Text block -
☆ ☆ ☆ ☆ ☆ ☆ ☆

The inevitability of death and man's helplessness before it is a constant undercurrent of much that is greatest in Persian poetry, and this thoroughly pessimistic and almost morbid strand in the Persian national tradition must ultimately go back to that Zurvanite fatalism over which Aturpat, son of Mahraspand, gained his all too ephermal victory. Typical of this dreary preoccupation with a banal subject is this: 'As to him whose eye Time has sewn up, his back is seized upon and will never rise again; pain comes upon his heart so that it beats no more; his hand is broken so that it grows no more; and his foot is broken so that it walks no more. The stars come upon him, and he goes not out another time; fate comes upon him and he cannot drive it off.'
The God of the Resurrection
Death is the lot of all men, and in this respect the fate of the macrocosm is no different from that of the microcosm. The world is born, grows old, and dies; but the death of the world is only the prelude to its transfiguration at the Frashkart, the 'Making Excellent' of existence when finite Time rejoins the Infinite, and when the Final Body, which is the material creation renewed, sets in. Zurvanism, so long as it remains within its Zoroastrian context, is no more pessimistic than is orthodoxy, for Zurvan is not only Zaroqar, 'he who brings old age', but also Frashoqar, 'he who brings about the Frashkart' itself. The 'fatalists', then, against whom Aturpat strove, were not the same as the 'classical' Zurvanites who saw in Zurvan the father of Ohrmazd and Ahriman.
The Fatalism of Firdausi's Epic
Firdausi, in his great epic, has little to tell us about Zoroastrianism proper. His whole poem, however, is pervaded with an atmosphere of fatalistic gloom which he may well have inherited from the 'fatalists' of the Sassanian period. These may either have been genuine Zoroastrians who merely extended the sphere of fate from man's purely material lot to his moral action, men like the author of the Menok i Khrat whose pessimism we have had occasion to note above; or they may have been, like the Zandiks or Dahris, men who derived all things from Infinite Time and who took no cognizance of either Ohrmazd or Ahriman. That such a sect existed can be inferred from a passage in Firdausi which contains what looks very like a Magian catechism. Zal, the father of the great Iranian hero Rustam, is summoned by the king to appear before the Magian hierarchy, and he is required to answer a whole series of riddles: he is being submitted to an examination in religious knowledge. The first question they put to him is this: 'what are those twelve noble cypresses which grow majestic and luxuriant and each one shoots forth thirty boughs which neither wax nor wane?'
These, Zal replies, are twelve new moons that occur in every year, and their branches are the days of the month, for 'such is the revolution of Time'.

☆ ☆ ☆ ☆ ☆ ☆ ☆

Supplied material -

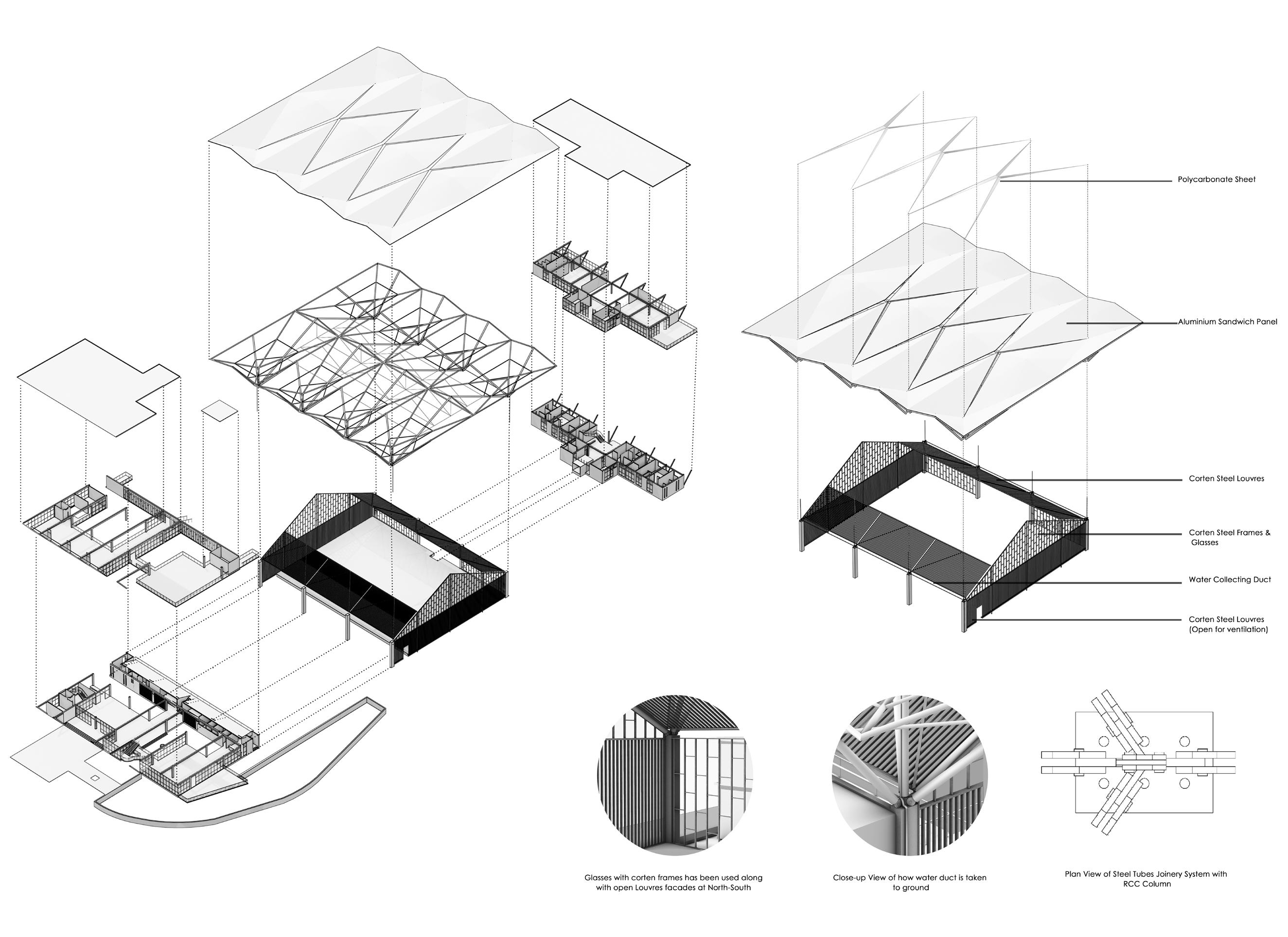 Polycarbonate Sheet

Aluminium Sandwich Panel

Corten Steel Louvres

Corten Steel Frames & Glasses

Water Collecting Duct

Corten Steel Louvres (Open for ventilation)

Glasses with corten frames has been used along with open Louvres facades at North-South

Close-up View of how water duct is taken to ground

Plan View of Steel Tubes Joinery System with RCC Column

☆ ☆ ☆ ☆ ☆ ☆ ☆

Tasks to complete -
- a) According to the passage on Persian fatalism, what name is Zurvan given besides Zaroqar?
- b) Decide whether each statement agrees with the passage on Persian fatalism. Answer yes or no, and quote the deciding words of the passage.
(i) Firdausi's epic tells a great deal about Zoroastrianism proper.
(ii) Zal is the father of Rustam.
(iii) The Frashkart is described as the "Making Excellent" of existence.
- c) Carry the passage on Persian fatalism forward from its last sentence.

Exercise answers -
- a) Frashoqar, "he who brings about the Frashkart."

- b)
(i) No: "Firdausi, in his great epic, has little to tell us about Zoroastrianism proper."
(ii) Yes: "Zal, the father of the great Iranian hero Rustam"
(iii) Yes: "the Frashkart, the 'Making Excellent' of existence"

- c)
The second Magus now puts his question: 'Two horses, precious and fleet of foot, are galloping, the one [black] as a lake of pitch and the other lustrous as white crystal. On they hasten, but never do they catch each other up.' 'Both,' says Zal, 'the white and the black are Time, and they are hot on each other's heels. These are night and day, ever passing on, which count every moment of the heavenly sphere above us. They do not catch each other up as they gallop on, running like the quarry before the hounds.'
Next he is questioned about 'those thirty horsemen passing in review before the king -one was lost; but if thou lookest aright all thirty are back again when thou dost number them.' These, Zal sees, must again represent the numbering of the new moons, and the one that appears to be missing is the day on which the moon wholly disappears. Next comes a question concerning a 'meadow full of greenery and streams. A man with a great sharp scythe strides insolently towards the meadow. Moist and dry he mows down, and if thou make supplication he will not hear thee.' Zal has no difficulty in finding the answer to this one, for:
'this is the woodcutter Time, and we are like the grass. All one to him are grandson and grandsire, he takes account of neither old nor young. He hunts whatever prey comes his way. Such is the nature and composition of the world that saves for death no mother bore a son. We enter in at one door and pass out of another: Time counts our every breath.'
Next he is again questioned about 'two lofty cypresses [shaken] like reeds in a stormy sea. On these a bird has made its home: at dusk it perches on the one, at dawn on the other. When it flies from the one, its foliage withers, and when it alights on the other, it gives out a scent of musk. Of these two one is ever fresh, but the leaves and fruit of the other are all withered up.'
These, Zal sees, are the 'two arms of the lofty sphere through which we rejoice and through which we are grieved.... The flying bird is the sun from which the world has hope and of which it is afraid'.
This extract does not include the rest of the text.